Василий Гаврилович встал.
— Спасибо. Я подумаю.
— Только не долго.
— Я могу идти?
— Да, конечно. Желаю успехов.
Выйдя из прокуратуры, Василий Гаврилович остановился от внезапно пришедшей ему в голову мысли: прокурор спасает не его, Василия Мануйлова, а заместителя директора завода по снабжению Розенблюма, подпись которого стоит на многих требованиях о выдаче стройматериалов. В том числе и из так называемого фонда экономии. А может быть, спасает и самого директора завода генерала Охлопкова, и всю заводскую и даже городскую верхушку. А когда он, Василий Мануйлов, уедет из Константиновки, дело прикроют и все пойдет по-старому.
Может, не уезжать? Может, взять и посадить всех вместе с собой? Черт с ними со всеми. Ему-то не привыкать лес валить, а пускай другие попробуют, почем фунт лиха. Но он тут же отбросил эти мысли, поняв, что ничего он не докажет, никого не посадит и, если не уедет, всех собак повесят ему на шею и закатают его к черту на кулички. Разве что приплюсуют к нему Дущенко. Ведь и в Ленинграде было то же самое: взяли начальника сапожной мастерской и вроде бы расстреляли, а остальных… кого на фронт, кого куда, а его, Мануйлова, в эвакуацию. Но никого из тех, кто стоял выше, кому они шили сапоги и туфли, не тронули. Об этом он узнал после войны, съездив в Ленинград в командировку, узнал от Сережки Еремеева, потерявшего на фронте глаз и одну руку.

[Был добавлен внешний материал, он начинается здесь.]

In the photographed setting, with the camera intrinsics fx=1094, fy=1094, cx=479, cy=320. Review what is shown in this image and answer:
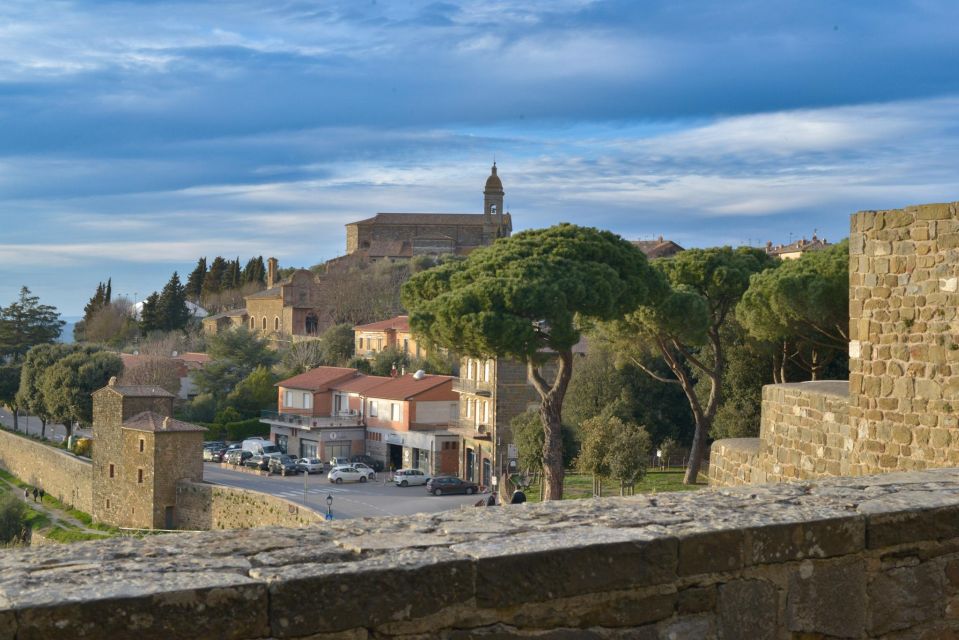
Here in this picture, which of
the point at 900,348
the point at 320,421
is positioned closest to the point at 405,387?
the point at 320,421

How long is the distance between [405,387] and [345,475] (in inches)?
265

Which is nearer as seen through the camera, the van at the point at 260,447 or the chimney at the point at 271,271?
the van at the point at 260,447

Следовательно, и здесь будет то же самое: мелочь всякую посадят, а шишек не тронут.
Но так жалко было бросать налаженное с таким трудом производство, где каждая гайка знакома до мельчайших подробностей, где каждый рабочий им же и обучен, где столько сил положено на выработку технологии, и много еще чего сделано своими руками, своими мозгами и ночными бдениями. И теперь все это бросить и ехать куда-то, чтобы все начинать сначала? И это тогда, когда в стране неурожай, голод, разруха, когда… А детям надо учиться, нужна крыша над головой. Да и Мария… как он ей все это преподнесет?